Safety Can be as Simple as Cleaning Out the Toolbox

Man sits beside toolbox

Next time your crew has a bit of downtime, consider having them clean out their toolboxes. If your people use company tools instead of bringing their own, have them clean out the gang box or the tool crib. Tell your people to inspect tools as they clean and organize. Doing so will help to minimize risk and reduce accidents by eliminating the probability of tool failure. 

When Conducting a Toolbox Safety Inspection:

  1. Check metal mallets and chisels for mushroomed heads that need to be dressed.
  2. Clean and sharpen utility knives and other sharps.

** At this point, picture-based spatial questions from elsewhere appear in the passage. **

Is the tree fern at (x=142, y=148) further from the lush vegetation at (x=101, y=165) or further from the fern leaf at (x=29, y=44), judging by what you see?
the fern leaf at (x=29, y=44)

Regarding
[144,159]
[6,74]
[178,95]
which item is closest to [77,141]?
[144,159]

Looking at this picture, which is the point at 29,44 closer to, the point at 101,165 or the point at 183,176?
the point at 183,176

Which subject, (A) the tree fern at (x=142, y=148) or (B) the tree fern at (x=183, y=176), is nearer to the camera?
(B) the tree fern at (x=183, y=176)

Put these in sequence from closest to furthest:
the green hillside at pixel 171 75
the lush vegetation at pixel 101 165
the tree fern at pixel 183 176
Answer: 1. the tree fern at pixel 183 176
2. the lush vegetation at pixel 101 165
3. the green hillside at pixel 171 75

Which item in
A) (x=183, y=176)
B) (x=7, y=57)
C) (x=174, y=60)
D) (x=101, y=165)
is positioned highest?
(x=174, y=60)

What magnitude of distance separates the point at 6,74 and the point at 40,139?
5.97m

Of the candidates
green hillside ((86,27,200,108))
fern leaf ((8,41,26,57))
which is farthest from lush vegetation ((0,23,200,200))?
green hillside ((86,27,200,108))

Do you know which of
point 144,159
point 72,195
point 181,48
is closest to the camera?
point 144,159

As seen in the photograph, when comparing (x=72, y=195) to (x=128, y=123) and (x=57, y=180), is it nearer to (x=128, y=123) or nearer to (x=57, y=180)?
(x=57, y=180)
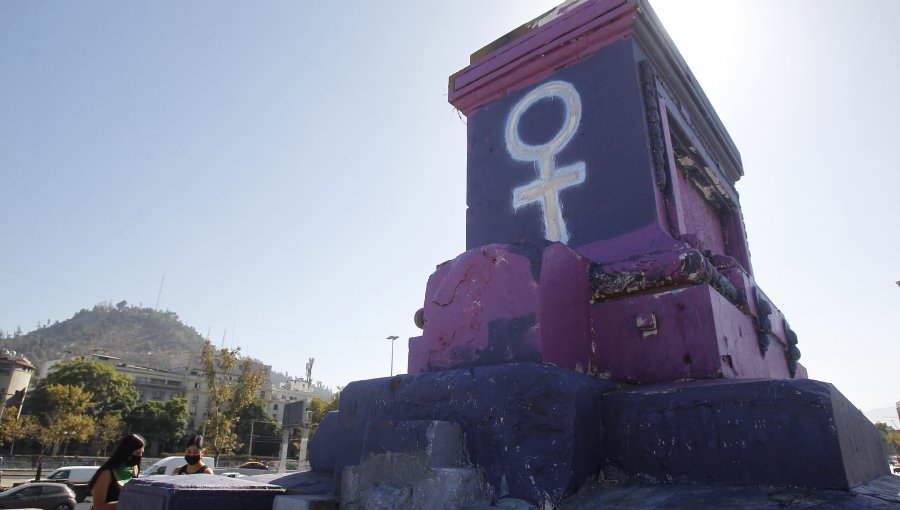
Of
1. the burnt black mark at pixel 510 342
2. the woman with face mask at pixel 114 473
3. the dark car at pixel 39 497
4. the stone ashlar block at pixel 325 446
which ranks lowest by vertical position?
the dark car at pixel 39 497

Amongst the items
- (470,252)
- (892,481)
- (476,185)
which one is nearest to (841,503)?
(892,481)

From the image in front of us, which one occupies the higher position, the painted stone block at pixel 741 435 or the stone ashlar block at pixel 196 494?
the painted stone block at pixel 741 435

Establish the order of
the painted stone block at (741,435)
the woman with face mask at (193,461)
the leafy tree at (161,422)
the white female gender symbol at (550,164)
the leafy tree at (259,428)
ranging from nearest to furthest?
the painted stone block at (741,435), the white female gender symbol at (550,164), the woman with face mask at (193,461), the leafy tree at (161,422), the leafy tree at (259,428)

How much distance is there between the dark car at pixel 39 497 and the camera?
1549 centimetres

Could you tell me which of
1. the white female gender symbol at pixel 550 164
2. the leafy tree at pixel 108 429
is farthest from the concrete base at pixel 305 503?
the leafy tree at pixel 108 429

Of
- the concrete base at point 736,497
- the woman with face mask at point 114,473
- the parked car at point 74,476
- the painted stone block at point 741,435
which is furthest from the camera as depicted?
the parked car at point 74,476

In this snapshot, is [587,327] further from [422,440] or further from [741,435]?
[422,440]

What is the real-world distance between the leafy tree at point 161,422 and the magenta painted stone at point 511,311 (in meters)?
55.9

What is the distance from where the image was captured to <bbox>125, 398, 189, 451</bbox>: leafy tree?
49.3 meters

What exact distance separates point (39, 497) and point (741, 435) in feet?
66.7

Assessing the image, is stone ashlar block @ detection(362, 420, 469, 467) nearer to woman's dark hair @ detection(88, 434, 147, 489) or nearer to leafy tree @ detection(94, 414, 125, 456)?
woman's dark hair @ detection(88, 434, 147, 489)

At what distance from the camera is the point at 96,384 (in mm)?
48688

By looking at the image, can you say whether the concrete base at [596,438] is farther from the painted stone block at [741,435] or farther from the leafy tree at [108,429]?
the leafy tree at [108,429]

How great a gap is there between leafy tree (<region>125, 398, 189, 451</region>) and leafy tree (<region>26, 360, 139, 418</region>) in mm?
1290
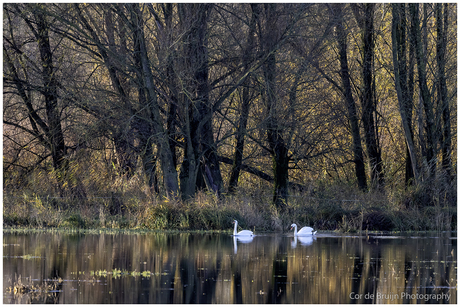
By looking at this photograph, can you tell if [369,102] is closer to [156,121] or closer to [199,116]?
[199,116]

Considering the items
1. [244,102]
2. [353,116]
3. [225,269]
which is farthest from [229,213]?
[353,116]

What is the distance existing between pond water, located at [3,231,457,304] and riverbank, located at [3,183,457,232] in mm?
1798

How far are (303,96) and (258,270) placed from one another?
14.2 meters

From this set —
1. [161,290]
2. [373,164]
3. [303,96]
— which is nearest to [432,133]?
[373,164]

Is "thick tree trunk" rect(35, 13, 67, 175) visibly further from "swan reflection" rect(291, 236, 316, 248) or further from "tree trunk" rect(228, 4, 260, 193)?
"swan reflection" rect(291, 236, 316, 248)

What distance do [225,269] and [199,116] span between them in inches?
413

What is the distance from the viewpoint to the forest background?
22.4m

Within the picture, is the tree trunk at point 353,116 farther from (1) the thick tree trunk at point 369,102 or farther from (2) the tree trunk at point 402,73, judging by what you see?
(2) the tree trunk at point 402,73

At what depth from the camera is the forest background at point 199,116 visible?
73.4 ft

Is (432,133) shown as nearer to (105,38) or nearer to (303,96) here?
(303,96)

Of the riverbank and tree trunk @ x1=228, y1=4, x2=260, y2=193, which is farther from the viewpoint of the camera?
tree trunk @ x1=228, y1=4, x2=260, y2=193

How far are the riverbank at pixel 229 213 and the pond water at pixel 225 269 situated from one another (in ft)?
5.90

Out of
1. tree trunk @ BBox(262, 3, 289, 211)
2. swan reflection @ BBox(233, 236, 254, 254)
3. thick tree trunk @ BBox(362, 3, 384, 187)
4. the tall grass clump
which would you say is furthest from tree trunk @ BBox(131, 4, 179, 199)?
thick tree trunk @ BBox(362, 3, 384, 187)

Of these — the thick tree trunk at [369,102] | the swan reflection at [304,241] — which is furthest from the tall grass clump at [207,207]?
the thick tree trunk at [369,102]
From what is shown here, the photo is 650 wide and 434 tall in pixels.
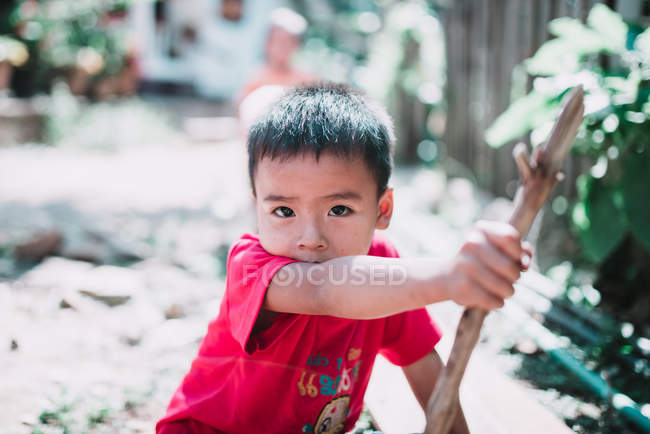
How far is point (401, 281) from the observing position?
1.15m

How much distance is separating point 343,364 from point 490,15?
12.3 ft

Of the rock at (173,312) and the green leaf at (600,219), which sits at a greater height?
the green leaf at (600,219)

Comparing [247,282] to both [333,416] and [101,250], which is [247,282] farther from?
[101,250]

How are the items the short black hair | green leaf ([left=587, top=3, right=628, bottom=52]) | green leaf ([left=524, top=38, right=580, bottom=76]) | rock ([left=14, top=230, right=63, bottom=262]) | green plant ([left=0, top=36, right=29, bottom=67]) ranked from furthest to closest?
green plant ([left=0, top=36, right=29, bottom=67]), rock ([left=14, top=230, right=63, bottom=262]), green leaf ([left=524, top=38, right=580, bottom=76]), green leaf ([left=587, top=3, right=628, bottom=52]), the short black hair

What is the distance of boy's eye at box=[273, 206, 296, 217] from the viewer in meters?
1.45

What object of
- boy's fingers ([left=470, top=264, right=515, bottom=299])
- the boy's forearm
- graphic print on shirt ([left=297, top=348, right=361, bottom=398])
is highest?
boy's fingers ([left=470, top=264, right=515, bottom=299])

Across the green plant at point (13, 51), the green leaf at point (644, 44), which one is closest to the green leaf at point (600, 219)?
the green leaf at point (644, 44)

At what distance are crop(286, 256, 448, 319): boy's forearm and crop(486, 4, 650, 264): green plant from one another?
1.26 metres

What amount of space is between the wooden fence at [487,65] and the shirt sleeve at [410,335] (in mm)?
1909

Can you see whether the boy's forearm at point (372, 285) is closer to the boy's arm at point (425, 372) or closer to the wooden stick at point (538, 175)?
the wooden stick at point (538, 175)

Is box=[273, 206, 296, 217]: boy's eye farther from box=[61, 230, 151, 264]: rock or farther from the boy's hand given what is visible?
box=[61, 230, 151, 264]: rock

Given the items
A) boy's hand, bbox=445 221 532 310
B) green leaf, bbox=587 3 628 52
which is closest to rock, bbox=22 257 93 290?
boy's hand, bbox=445 221 532 310

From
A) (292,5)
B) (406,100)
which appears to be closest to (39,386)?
(406,100)

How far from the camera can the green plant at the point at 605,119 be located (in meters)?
2.20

Keep sheathes or caps on knives and chisels so you don’t get a nasty surprise when you reach for one.
  3. Make sure that files are kept in a separate part of the toolbox, so they don’t dull the sharps.
  4. Check the toolbox itself. Maybe it’s your dad’s old box and you use it because it has sentimental value. But after 40 years of use, the hinges or the clasp might need replacing. Plastic boxes are tough in the short term, but hard to repair when they break—which they will.
  5. Look for cracks and breaks in the hand grips of pliers, snips, and cutters. Keep some electrical tape in the box to help with minor repairs.
  6. Check screwdrivers for cracked handles and loose shafts.
  7. Check the heads on hammers.
  8. Look for expired protein bars and old packages of gum. Throw those away.

Avoiding Possible Injury at the Worksite

Let’s say one of your people is looking for a chisel. He’s busy and in a hurry. If the first chisel he finds has a badly mushroomed head, he might leave it in the toolbox and get one that’s in better shape. But because he’s in a hurry, he almost definitely won’t stop to dress the head. That chisel will just lie around until it’s the best of the bad choices, and then it will get used—and someone might get hurt. Downtime is your opportunity to improve safety.

Call it "Good Housekeeping"

Toolbox maintenance is another form of good housekeeping. When every tool has a place and every tool is in its place, your people are more likely to have the right tool, in the right condition, when they need it.